**PROBLEM TO WORK ON:** Starting at the line that contains "Is white interior", transcribe every remaining line of the entries exactly, including the last one.

**MATERIAL SHOWN:**
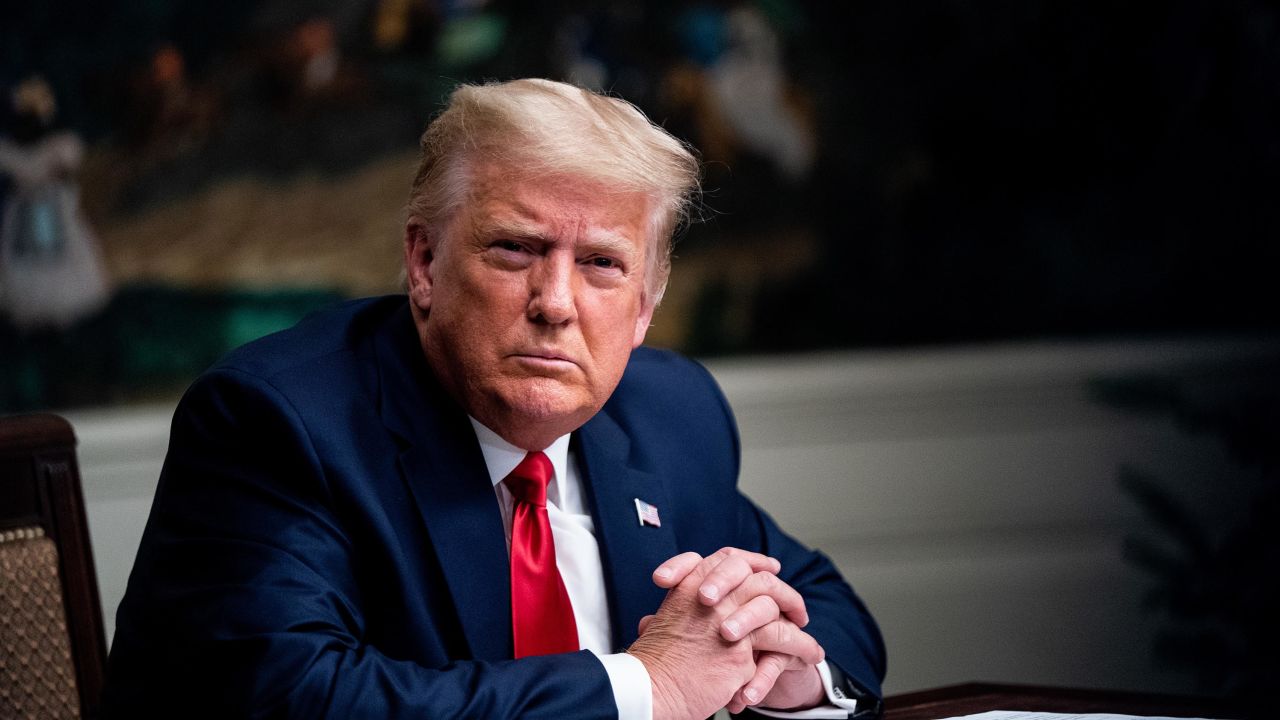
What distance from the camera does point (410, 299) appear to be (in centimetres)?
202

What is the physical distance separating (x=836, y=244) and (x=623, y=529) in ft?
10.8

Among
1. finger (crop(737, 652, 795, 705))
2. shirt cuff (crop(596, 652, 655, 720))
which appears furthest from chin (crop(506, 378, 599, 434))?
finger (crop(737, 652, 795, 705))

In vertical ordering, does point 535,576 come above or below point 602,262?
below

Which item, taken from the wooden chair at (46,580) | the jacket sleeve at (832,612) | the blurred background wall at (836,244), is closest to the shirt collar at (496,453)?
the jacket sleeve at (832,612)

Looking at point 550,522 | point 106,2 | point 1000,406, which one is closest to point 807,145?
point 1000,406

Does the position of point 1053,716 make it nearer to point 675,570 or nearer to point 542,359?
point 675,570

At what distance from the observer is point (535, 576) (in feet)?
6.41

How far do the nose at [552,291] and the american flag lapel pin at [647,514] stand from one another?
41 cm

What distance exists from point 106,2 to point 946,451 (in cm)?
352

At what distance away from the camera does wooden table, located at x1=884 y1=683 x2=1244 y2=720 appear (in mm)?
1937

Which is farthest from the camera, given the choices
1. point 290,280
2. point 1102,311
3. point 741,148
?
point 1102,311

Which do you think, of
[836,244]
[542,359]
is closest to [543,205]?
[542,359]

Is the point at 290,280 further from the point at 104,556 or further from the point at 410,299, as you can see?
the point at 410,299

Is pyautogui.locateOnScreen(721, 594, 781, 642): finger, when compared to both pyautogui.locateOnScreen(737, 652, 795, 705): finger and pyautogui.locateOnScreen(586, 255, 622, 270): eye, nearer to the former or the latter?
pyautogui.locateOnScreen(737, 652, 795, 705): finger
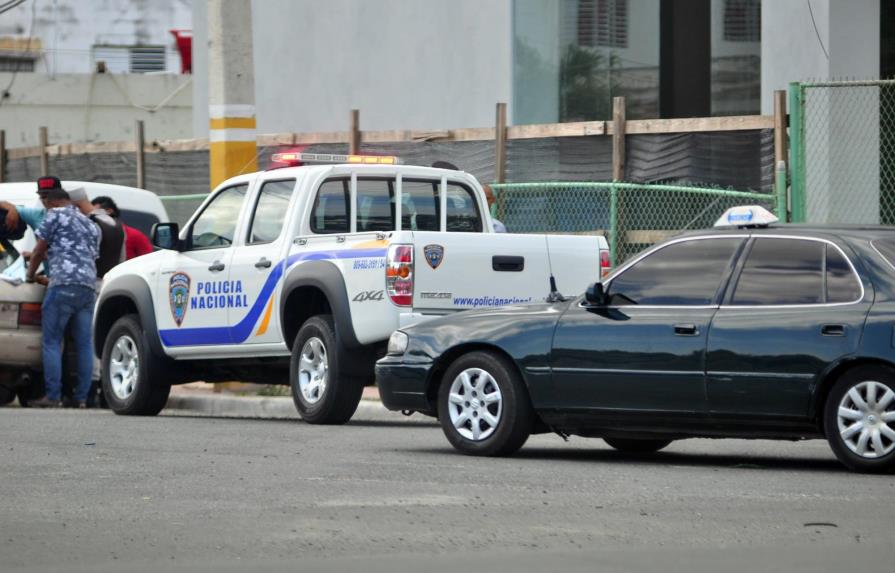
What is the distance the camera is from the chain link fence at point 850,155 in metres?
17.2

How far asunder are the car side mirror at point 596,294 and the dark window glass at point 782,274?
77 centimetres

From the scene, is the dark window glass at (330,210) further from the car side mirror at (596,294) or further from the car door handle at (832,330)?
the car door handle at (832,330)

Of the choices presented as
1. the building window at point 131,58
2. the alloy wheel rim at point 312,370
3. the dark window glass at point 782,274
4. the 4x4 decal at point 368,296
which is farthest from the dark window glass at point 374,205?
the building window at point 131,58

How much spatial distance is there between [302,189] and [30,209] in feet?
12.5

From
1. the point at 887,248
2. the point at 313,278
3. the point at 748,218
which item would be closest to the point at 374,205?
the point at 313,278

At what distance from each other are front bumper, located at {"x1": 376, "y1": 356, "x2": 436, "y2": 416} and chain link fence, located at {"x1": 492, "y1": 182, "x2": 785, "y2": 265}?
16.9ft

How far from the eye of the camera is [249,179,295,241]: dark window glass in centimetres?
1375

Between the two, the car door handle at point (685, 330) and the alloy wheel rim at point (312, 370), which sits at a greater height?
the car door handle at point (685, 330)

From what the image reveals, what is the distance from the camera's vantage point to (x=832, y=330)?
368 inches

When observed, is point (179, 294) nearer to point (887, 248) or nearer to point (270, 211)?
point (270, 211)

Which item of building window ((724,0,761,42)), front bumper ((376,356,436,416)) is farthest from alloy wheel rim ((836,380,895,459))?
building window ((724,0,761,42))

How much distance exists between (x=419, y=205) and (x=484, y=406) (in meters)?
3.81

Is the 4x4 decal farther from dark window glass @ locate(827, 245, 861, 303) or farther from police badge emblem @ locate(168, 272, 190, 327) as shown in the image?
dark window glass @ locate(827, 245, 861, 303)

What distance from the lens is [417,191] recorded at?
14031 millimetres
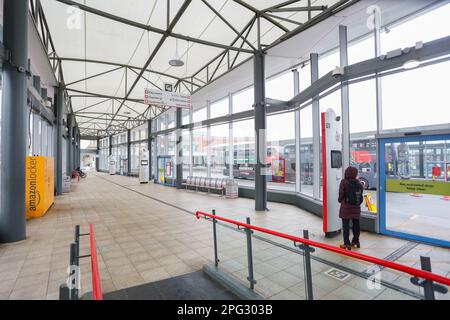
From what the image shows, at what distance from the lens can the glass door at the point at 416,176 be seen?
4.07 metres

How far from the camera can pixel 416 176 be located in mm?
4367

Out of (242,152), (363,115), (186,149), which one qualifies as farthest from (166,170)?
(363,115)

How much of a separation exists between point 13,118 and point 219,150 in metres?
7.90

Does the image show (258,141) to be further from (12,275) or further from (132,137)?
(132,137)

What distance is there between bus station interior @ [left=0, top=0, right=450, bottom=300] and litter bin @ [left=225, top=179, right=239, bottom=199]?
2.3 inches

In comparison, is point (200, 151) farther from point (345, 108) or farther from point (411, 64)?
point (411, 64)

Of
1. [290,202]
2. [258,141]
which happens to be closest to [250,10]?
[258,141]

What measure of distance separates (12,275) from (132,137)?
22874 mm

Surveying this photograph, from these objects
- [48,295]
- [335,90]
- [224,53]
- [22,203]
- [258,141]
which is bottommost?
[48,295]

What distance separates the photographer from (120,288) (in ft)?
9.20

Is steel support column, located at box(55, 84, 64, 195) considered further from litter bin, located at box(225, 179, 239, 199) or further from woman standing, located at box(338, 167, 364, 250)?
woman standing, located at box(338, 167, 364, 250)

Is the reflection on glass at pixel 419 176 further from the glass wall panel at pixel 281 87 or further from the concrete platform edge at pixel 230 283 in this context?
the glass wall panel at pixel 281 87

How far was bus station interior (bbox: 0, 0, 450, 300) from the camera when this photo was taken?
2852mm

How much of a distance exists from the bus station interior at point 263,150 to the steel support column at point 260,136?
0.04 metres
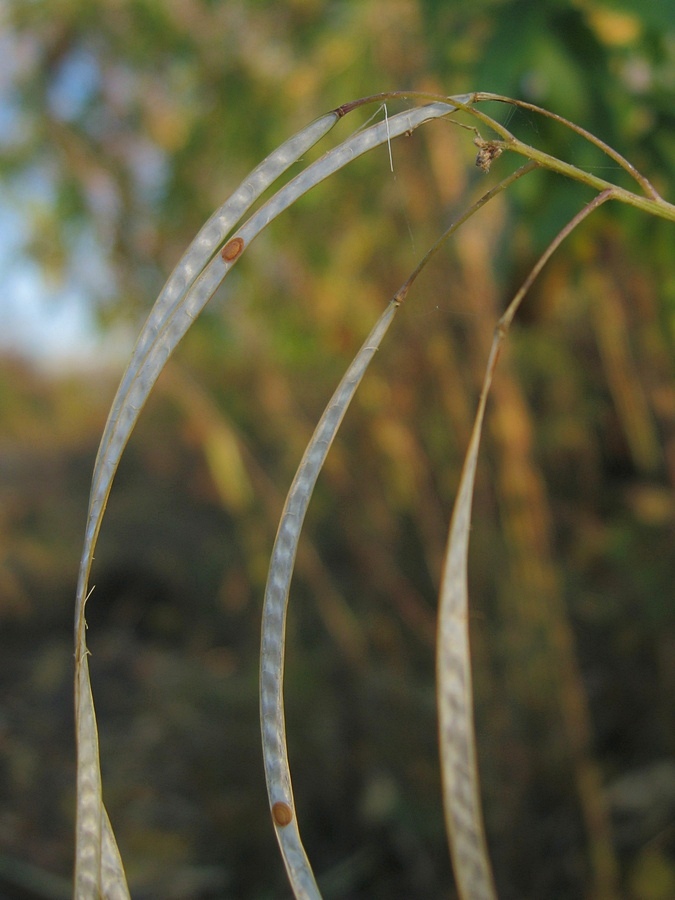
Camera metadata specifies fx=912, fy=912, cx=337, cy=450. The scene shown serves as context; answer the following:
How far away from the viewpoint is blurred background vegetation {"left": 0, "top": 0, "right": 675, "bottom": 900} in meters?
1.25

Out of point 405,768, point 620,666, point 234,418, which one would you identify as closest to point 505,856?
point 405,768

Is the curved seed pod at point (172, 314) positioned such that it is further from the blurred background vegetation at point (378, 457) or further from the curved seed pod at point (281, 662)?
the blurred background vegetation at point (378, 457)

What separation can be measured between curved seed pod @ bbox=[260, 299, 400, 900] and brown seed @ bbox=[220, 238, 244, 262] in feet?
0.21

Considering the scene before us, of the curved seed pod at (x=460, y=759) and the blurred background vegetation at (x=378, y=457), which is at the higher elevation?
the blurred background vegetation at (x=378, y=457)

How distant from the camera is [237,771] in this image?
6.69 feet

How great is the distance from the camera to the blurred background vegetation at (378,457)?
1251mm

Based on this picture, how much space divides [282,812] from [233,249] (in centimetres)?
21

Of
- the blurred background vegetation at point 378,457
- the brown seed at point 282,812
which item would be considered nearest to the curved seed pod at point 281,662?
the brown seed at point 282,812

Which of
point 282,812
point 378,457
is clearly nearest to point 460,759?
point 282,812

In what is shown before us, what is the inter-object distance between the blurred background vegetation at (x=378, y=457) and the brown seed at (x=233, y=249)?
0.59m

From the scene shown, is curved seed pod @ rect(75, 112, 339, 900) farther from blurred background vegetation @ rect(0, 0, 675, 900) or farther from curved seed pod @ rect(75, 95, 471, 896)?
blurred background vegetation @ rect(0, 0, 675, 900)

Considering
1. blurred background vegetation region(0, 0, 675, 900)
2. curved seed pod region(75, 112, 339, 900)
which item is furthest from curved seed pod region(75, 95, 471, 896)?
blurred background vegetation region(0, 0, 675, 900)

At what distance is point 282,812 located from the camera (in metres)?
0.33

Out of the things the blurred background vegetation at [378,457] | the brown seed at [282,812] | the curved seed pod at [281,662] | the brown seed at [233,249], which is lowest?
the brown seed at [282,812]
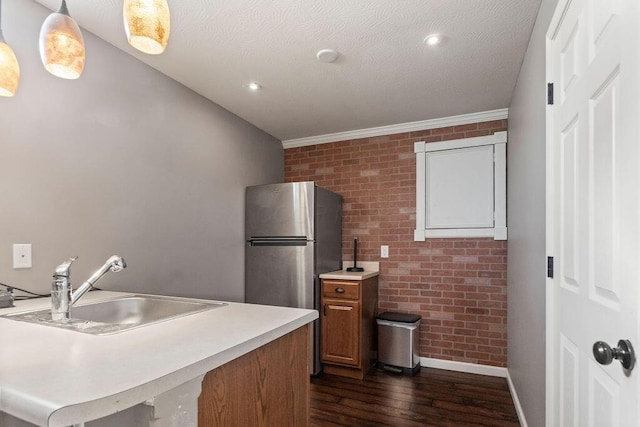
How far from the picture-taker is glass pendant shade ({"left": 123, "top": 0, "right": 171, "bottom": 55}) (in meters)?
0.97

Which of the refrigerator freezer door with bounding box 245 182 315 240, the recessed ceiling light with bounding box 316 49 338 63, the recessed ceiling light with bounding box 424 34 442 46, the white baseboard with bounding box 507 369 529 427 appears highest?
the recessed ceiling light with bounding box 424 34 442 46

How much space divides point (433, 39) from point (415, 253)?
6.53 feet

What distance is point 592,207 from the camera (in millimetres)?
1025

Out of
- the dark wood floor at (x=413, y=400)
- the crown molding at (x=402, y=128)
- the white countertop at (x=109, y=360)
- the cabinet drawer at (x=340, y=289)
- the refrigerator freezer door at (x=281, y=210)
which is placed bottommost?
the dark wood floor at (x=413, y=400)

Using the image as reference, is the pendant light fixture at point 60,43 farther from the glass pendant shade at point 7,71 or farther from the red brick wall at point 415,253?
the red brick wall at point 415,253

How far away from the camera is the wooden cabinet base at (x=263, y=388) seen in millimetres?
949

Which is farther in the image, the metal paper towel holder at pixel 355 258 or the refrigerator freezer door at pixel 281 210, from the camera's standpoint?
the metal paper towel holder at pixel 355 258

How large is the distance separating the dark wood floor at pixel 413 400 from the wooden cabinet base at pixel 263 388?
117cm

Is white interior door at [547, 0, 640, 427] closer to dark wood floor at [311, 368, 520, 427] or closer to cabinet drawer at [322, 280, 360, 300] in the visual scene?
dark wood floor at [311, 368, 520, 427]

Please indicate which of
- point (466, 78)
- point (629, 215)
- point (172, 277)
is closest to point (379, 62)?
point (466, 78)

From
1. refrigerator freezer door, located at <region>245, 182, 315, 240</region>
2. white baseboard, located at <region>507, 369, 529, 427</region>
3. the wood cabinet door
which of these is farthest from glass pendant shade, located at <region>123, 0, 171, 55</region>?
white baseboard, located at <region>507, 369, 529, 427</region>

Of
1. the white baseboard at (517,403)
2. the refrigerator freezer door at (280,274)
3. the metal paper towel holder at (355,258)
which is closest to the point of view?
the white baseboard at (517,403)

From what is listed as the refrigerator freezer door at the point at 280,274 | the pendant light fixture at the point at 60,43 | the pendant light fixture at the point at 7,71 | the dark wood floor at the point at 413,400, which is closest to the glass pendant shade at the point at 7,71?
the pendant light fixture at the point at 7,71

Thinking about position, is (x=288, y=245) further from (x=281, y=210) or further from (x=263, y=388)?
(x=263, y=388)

**ANSWER TO THIS EXERCISE:**
Is white interior door at [547, 0, 640, 427] closer to dark wood floor at [311, 368, 520, 427] or closer to cabinet drawer at [322, 280, 360, 300] in the visual scene?
dark wood floor at [311, 368, 520, 427]

Please indicate which of
- point (466, 78)
- point (629, 215)
- point (172, 277)
is closest to point (379, 62)?
point (466, 78)

From
1. refrigerator freezer door, located at <region>245, 182, 315, 240</region>
2. white baseboard, located at <region>507, 369, 529, 427</region>
3. the wood cabinet door
which of these is farthest from glass pendant shade, located at <region>123, 0, 171, 55</region>?
white baseboard, located at <region>507, 369, 529, 427</region>

Of
1. the white baseboard at (517,403)
2. the refrigerator freezer door at (280,274)
3. the metal paper towel holder at (355,258)
which is closest to the point of view?
the white baseboard at (517,403)

From what is listed as the refrigerator freezer door at the point at 280,274 | the pendant light fixture at the point at 60,43 | the pendant light fixture at the point at 7,71 | the dark wood floor at the point at 413,400, which is closest to the glass pendant shade at the point at 7,71?
the pendant light fixture at the point at 7,71

Thinking about position, is (x=288, y=245) further from (x=281, y=210) or further from (x=263, y=388)?
(x=263, y=388)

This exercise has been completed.